Prologues and Epilogues

Did you know people have a problem with them? When I say people, I mean mostly other writers.

A lot of it stems from believing prologues are skipped by readers, or they’re self-indulgent backstory only the author might care about. Others have said that it’s mostly agents who say they hate prologues more than readers.

Then there are other writers get away with their prologues by titling them “Chapter One.” Hi, Harry Potter! But, oh! What about chapter two being 12 years later or something. Wasn’t that weird? No. It wasn’t. Not for me, and not for most people who read it either, obviously.

Then we have the prologues that drop readers in the middle of a climactic moment—a do or die situation. And it’s a cliffhanger. As you read the book, you find that scene and while it’s written a little differently, you’ve already read it. At least you get to see how it ends this time. I’m on the fence with these. Once I realize I’m reading the same scene again, I skim until something new happens, and to be honest, I wonder if I should’ve skipped prologue instead. This might’ve been used more as a gimmick to hook the reader, and they just should’ve trusted us.

The prologues that irritate me the most are when the same event was still ongoing in chapter one. I haven’t come across it often, thank goodness.

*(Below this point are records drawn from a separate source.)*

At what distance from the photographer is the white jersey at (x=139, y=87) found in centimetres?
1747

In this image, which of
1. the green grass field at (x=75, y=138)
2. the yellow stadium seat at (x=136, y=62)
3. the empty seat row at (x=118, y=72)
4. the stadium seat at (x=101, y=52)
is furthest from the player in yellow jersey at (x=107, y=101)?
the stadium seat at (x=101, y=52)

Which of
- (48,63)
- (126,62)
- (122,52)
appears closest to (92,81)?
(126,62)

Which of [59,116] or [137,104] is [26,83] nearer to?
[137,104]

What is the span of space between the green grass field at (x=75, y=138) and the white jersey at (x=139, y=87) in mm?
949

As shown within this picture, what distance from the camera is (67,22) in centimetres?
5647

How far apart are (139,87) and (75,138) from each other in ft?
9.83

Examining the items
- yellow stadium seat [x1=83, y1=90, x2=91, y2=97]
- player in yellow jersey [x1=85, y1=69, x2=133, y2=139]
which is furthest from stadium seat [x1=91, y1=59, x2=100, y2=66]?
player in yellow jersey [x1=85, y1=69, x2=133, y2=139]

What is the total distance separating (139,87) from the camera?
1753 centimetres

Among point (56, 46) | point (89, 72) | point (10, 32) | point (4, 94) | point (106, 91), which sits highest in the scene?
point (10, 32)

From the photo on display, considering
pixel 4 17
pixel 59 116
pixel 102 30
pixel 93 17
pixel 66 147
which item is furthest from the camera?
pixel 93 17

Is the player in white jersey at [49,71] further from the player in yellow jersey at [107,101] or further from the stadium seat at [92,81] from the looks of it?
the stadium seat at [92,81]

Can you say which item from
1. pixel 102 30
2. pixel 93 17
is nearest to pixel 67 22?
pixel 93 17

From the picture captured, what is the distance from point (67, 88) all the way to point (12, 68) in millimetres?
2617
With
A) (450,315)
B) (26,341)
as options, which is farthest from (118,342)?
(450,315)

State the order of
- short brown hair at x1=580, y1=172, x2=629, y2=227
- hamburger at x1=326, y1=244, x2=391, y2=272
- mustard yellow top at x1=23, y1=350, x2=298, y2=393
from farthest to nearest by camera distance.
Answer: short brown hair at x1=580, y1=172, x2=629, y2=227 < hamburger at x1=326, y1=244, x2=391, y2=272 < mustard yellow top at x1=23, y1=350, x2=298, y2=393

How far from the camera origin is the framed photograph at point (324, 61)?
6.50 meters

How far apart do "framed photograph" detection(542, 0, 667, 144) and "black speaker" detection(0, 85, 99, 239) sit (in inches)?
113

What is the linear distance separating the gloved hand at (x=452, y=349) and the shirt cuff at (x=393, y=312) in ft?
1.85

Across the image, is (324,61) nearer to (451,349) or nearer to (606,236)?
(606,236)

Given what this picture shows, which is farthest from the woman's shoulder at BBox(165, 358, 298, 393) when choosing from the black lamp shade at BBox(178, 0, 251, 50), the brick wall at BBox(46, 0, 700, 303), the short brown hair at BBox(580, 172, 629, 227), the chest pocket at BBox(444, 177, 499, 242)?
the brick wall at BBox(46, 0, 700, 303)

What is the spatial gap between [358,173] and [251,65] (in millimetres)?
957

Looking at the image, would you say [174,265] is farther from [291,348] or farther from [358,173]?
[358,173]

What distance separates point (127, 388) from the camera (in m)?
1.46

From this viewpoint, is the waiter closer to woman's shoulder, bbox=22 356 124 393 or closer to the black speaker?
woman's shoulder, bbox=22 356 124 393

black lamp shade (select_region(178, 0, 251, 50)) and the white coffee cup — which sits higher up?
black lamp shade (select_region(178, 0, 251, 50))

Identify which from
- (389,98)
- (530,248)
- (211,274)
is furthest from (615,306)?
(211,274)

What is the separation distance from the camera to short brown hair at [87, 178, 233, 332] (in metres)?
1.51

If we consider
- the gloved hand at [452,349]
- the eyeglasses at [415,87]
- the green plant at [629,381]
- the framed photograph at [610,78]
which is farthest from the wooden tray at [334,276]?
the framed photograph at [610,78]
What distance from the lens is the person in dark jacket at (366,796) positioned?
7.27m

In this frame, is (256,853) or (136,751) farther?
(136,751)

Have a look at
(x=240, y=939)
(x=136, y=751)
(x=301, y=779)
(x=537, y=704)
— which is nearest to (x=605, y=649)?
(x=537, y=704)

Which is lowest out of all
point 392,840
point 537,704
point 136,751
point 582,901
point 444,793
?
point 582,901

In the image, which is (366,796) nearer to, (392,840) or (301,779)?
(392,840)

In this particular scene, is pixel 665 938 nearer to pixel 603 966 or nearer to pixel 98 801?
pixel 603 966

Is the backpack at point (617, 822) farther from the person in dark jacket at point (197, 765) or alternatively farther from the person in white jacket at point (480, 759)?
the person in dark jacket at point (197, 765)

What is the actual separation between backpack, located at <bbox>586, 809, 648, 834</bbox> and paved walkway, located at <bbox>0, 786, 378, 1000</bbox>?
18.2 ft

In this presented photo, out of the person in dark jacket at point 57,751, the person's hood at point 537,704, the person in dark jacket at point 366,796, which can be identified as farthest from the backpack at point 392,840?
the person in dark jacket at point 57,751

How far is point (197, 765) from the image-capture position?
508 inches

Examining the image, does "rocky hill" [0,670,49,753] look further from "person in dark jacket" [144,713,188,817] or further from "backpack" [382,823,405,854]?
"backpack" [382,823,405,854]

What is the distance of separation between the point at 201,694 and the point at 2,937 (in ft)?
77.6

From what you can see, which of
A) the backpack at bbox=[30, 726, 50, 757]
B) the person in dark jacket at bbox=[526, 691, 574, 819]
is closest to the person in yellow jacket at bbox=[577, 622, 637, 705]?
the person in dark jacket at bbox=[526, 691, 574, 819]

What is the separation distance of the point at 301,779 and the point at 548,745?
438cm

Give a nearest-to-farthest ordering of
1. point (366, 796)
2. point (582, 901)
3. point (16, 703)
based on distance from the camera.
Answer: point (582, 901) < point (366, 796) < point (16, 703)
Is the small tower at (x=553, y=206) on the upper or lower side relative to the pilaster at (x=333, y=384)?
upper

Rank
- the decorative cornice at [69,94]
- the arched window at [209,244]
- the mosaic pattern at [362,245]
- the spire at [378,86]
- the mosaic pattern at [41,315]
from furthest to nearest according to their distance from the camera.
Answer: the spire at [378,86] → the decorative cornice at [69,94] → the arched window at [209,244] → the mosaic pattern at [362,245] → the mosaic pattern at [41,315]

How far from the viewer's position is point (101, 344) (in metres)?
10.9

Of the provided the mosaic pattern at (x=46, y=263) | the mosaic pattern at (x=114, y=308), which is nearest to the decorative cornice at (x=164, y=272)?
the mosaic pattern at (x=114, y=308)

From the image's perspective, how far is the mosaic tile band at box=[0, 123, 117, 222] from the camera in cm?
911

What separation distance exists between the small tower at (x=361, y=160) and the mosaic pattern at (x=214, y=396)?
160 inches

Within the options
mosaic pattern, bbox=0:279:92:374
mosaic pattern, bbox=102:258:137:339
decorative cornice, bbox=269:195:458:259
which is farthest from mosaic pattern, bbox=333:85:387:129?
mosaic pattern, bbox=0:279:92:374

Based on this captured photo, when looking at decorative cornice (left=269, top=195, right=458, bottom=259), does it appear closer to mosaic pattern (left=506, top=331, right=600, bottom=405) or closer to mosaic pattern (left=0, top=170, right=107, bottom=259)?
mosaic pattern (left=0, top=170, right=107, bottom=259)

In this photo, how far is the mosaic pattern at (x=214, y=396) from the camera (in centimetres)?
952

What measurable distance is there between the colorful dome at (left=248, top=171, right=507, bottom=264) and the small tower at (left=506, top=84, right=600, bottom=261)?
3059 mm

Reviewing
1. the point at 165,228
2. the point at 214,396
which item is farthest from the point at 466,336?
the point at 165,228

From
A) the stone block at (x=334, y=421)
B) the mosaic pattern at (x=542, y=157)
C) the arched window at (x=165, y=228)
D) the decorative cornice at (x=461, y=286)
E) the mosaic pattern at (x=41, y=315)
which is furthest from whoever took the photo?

I think prologues can be written in a different style, from a different viewpoint character than the rest of the book, hell, they can even be written in a different tense. If this prologue has a bearing for the plot, then give it to us.

Surprisingly, epilogues aren’t nearly as frowned on upon. You’re getting that extra little nugget from characters you’ve probably come to care about. Not only was the plot tied up, now you’re probably getting a really happy (we hope) moment to end on.

What it all comes down to is trusting your gut and your readers. If that prologue has a unique insight to the inciting moment, I’d include it. If it’s a gimmick to hook readers, maybe trust them to read first before pulling a bait and switch.

Do you skip prologues or use them in your writing?